**Text shown**
************
It doesn't track them. That's the beauty of it.
Git only records snapshots of the entire project tree: here's what all files looked like before the commit and here's how they look like after. How we got from here to there, Git doesn't care.
This allows intelligent tools to be written after a commit has already happened, to extract information from that commit. For example, rename detection in Git is done by comparing all deleted files against all new files and comparing pairwise similarity metrics. If the similarity metric is greater than x
, they are considered renamed, if it is between y
and x
(y < x
), it is considered to be a rename+edit, and if it is below y
, they are considered independent. The cool thing is that you, as a "commit archaeologist", can specify after the fact, what x
and y
should be. This would not work if the commit simply recorded "this file is a rename of that file".
************
**Material shown**
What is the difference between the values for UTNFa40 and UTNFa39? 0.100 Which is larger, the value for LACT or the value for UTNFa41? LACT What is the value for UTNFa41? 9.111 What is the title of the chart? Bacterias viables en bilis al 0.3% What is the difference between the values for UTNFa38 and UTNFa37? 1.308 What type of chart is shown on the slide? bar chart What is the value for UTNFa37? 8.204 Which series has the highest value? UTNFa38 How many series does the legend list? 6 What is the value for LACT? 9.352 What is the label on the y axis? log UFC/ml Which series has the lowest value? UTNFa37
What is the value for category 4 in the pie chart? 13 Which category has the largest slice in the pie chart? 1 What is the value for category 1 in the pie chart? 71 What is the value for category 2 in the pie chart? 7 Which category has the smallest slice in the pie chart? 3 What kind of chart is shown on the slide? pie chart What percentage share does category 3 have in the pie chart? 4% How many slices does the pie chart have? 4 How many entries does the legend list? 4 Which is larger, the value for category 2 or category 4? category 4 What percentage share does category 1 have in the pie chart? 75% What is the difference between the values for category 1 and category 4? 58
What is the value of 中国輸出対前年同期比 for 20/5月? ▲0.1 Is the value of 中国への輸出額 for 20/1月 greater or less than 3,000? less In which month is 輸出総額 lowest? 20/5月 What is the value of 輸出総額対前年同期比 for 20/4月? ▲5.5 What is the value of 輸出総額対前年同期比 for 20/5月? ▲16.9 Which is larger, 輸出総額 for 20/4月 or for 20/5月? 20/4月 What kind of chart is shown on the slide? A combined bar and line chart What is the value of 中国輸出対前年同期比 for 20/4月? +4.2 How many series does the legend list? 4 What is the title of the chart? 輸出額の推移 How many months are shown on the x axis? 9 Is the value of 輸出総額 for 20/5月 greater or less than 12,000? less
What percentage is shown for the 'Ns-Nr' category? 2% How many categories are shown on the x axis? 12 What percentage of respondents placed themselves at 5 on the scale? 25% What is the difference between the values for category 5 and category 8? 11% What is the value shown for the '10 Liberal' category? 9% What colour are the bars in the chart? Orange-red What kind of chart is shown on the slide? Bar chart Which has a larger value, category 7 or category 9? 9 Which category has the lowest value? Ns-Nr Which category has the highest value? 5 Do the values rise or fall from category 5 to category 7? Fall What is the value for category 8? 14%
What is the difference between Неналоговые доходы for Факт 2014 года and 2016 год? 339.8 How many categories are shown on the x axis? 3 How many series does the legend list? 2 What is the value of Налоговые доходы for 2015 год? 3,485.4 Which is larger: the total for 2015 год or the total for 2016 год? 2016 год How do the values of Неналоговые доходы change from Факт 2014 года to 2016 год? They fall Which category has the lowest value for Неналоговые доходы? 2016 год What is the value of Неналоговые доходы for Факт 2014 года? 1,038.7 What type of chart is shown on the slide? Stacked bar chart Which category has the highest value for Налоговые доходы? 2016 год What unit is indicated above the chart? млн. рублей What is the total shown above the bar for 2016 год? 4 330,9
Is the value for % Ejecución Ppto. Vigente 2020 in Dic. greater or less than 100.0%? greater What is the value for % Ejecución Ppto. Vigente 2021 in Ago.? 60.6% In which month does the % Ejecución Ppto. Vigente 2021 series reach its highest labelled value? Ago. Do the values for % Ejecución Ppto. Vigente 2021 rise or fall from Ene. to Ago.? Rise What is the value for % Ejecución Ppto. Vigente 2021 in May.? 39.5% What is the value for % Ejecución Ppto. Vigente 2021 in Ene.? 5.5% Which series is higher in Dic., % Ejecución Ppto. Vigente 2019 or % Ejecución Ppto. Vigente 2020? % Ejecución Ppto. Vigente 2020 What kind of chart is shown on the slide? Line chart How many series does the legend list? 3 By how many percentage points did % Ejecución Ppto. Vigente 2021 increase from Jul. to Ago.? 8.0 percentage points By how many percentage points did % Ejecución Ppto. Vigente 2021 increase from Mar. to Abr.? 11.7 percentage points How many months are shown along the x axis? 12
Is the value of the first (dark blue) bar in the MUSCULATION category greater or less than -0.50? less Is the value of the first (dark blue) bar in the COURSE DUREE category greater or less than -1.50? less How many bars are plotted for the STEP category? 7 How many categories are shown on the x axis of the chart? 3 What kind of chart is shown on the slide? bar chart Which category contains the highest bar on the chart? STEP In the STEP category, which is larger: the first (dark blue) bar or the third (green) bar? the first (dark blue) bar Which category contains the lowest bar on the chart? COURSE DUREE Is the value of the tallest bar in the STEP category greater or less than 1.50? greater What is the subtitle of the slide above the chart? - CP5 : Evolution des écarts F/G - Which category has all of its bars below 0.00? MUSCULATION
************
**Explore the material**
[A] In the passage on Git, write out everything from "Git only records" down to "Git doesn't care.", swapping "snapshots" for "pictures".
[B] According to the passage on Git, how does Git carry out rename detection?
[C] Write what comes next in the passage on Git, picking up after its final sentence.

**Solved tasks**
[A]
Git only records pictures of the entire project tree: here's what all files looked like before the commit and here's how they look like after. How we got from here to there, Git doesn't care.

[B] It compares all deleted files against all new files and compares their pairwise similarity metrics.

[C]
Detecting moved content works similar: you slice every file into pieces, compute similarity metrics between all the slices and can then deduce that this slice which was deleted over here and this very similar slice which was added over there are actually the same slice that was moved from here to there.
However, as tonfa mentioned in his answer, this is very expensive, so it is not normally done. But it could be done, and that's the point.
BTW: this is pretty much the exact opposite of the Operational Transformation model used by Google Wave, EtherPad, Gobby, SubEthaEdit, ACE and Co.